Bottom Line Up Front

The MSR PocketRocket 2 is the simplest, lightest, and most reliable canister stove you can buy for the money. If you're cooking solo or with one partner — boiling water for freeze-dried meals, making coffee, heating soup — there's nothing that does it better at this weight and price point. It's been the benchmark for good reason since the original PocketRocket launched in 1999.

Setup and First Impressions

The PocketRocket 2 is essentially a burner head that screws onto a standard isobutane canister. That's it. Open the box, unfold the pot supports, thread it onto a canister, and you're cooking. Total setup time: 20 seconds. The engineering is elegantly simple — which is exactly what you want when you're tired, cold, and standing in the dark at 11,000 feet.
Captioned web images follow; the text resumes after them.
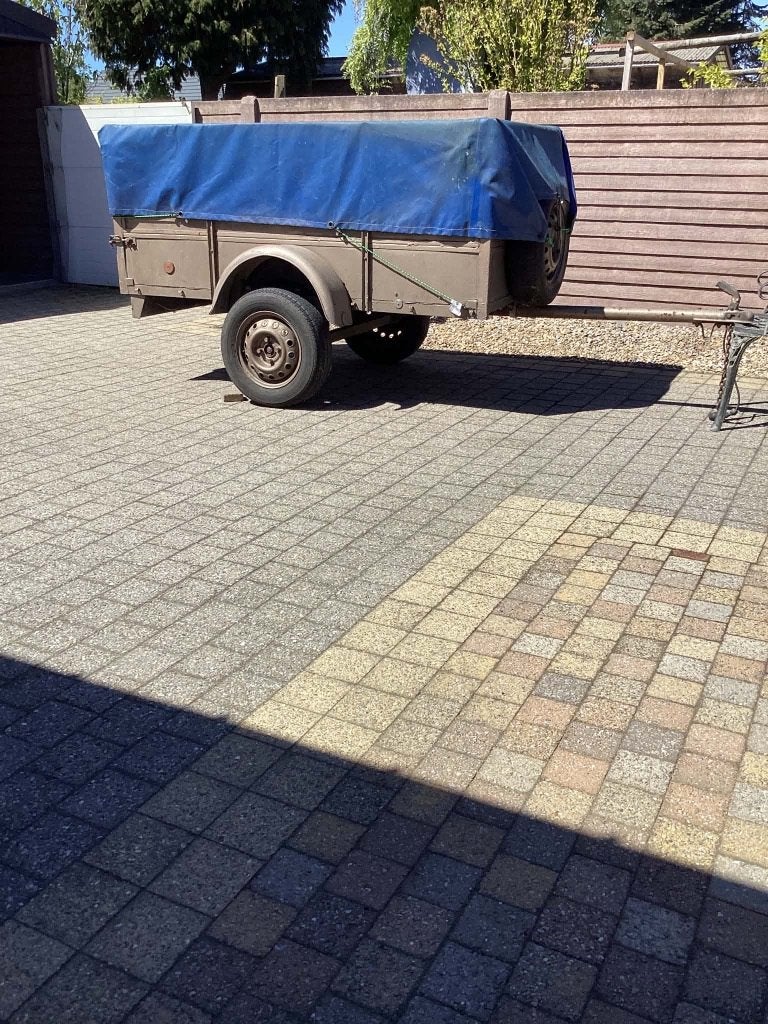 Aanhangwagen, Remork, Ophalen, Gebruikt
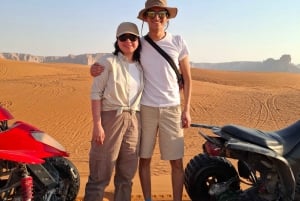 Riyadh : Deserto delle Dune di Sabbia ( Giro in cammello + Quad )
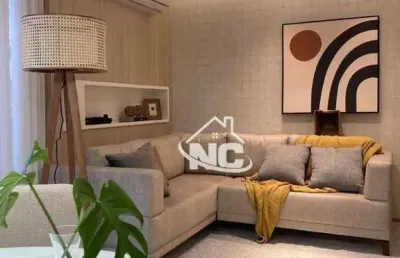 Cobertura duplex à venda em icaraí  3 suítes, porteira fechada! com 3 quartos à venda, 185 m² por r$ 1.800.000 - icaraí - niterói/rj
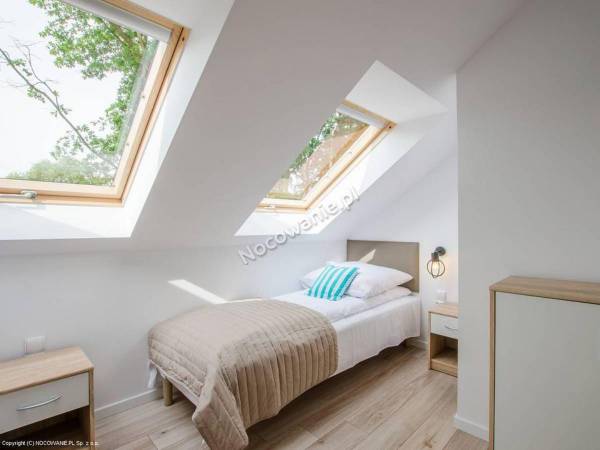 Sypialnia na piętrze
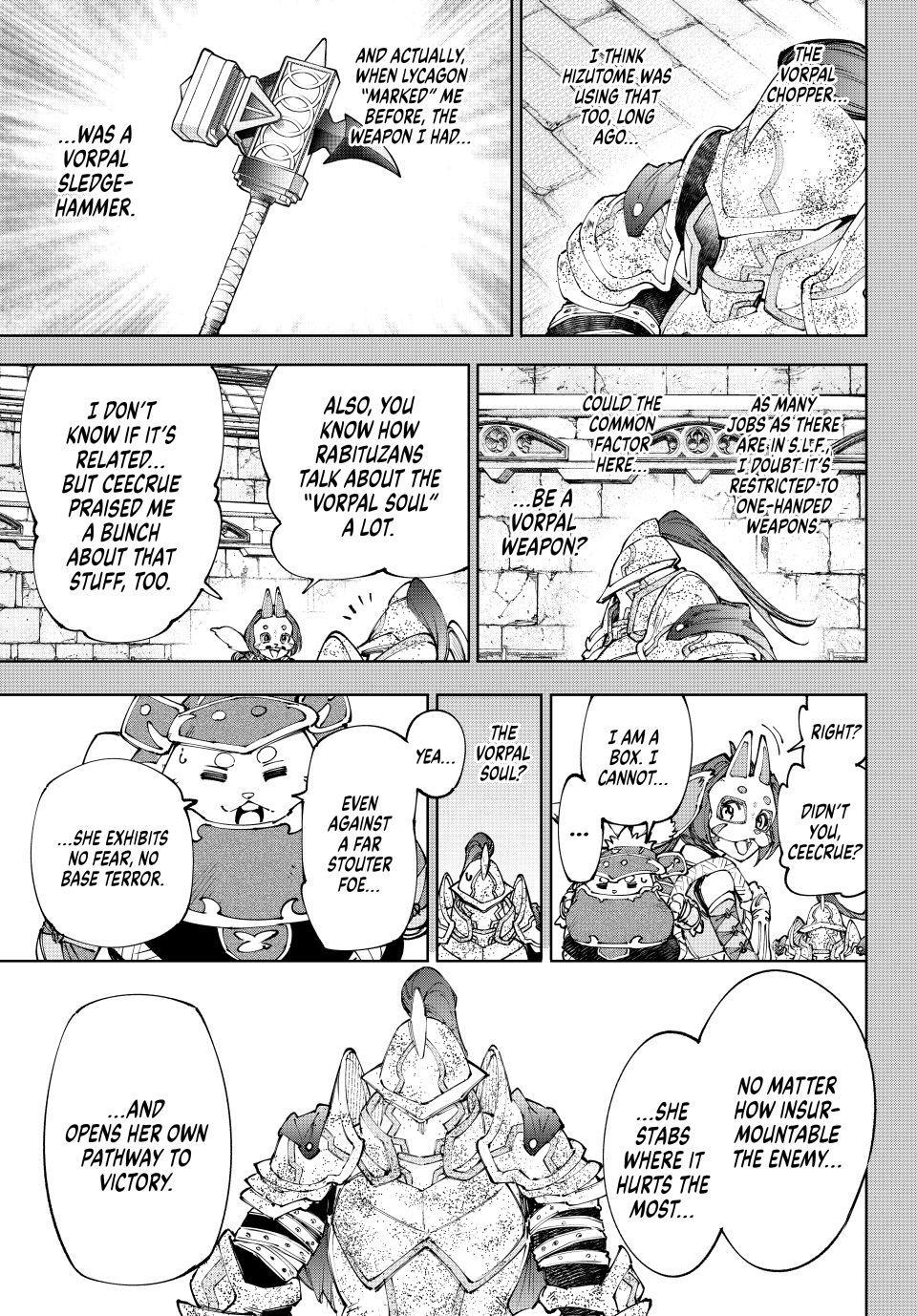 Shangri-La Frontier raw Chap 242 - Next Chap 243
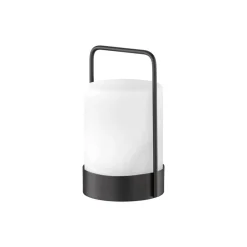 Solcellelamper ^ FH Lighting Casoli LED-akku-bordlampe, solar, højde 20 cm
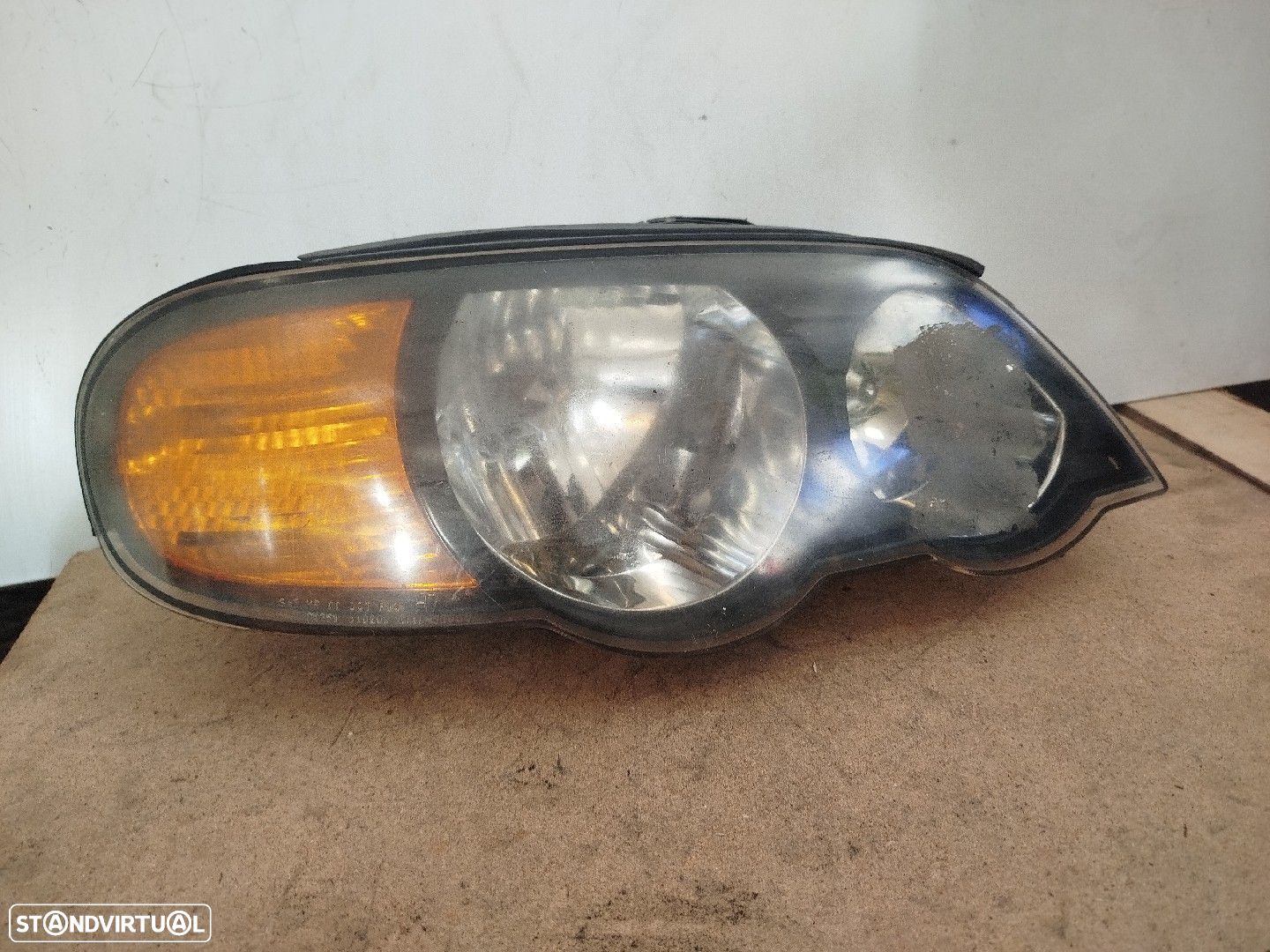 Farol/ Otica Dianteiro Dto Kia Shuma Ii (Fb) - 1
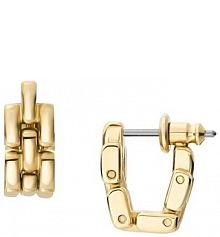 Kolczyki Fossil  złote JF04902710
Sara tested this stove across an eight-day backcountry trip in the Wind River Range, a desert canyon trip in Utah, and a late-autumn alpine trip where temperatures dipped into the low 20s°F. Between those trips, the stove cooked well over 50 meals without a single issue.

Performance: Boil Times and Fuel Use

MSR claims 3.5 minutes to boil 1 liter of water at sea level in calm conditions. In field testing at moderate elevations (7,000–9,000 feet) with calm to light wind, we consistently hit 4 to 5 minutes — which is excellent for a 2.6-ounce stove. At high elevation and low temperatures, expect 6–8 minutes. Bring a cozy/pot wrap if you're camping in serious cold.

Fuel efficiency is outstanding. We ran a 110g canister for 5 days of solo cooking (2 hot meals per day) and had fuel remaining at the end. For a solo traveler, one 110g canister typically covers a full week of hot meals. For two people on a 4-day trip, plan on a 230g canister to be safe.

Wind is the PocketRocket 2's main weakness. Even light wind — 5–10 mph — can significantly extend boil times and increase fuel use. A simple windscreen solves this. We carry a small piece of folded aluminum foil for exactly this purpose; adds essentially no weight and makes a real difference.

Flame control is precise and linear. You can simmer on this stove, which is something you can't do on cheaper canister burners. That said, it's not designed for elaborate cooking — it's a backpacking stove, and "cooking" mostly means boiling. It does that better than anything else at this price.

Verdict

The MSR PocketRocket 2 is the stove we've recommended to more people than any other piece of gear on this site. It's not perfect — get a windscreen — but it's light, fast, reliable, and affordable. If you're building out a backpacking kitchen for the first time, start here. If you've been using a heavier stove, upgrading to the PocketRocket 2 is an easy win.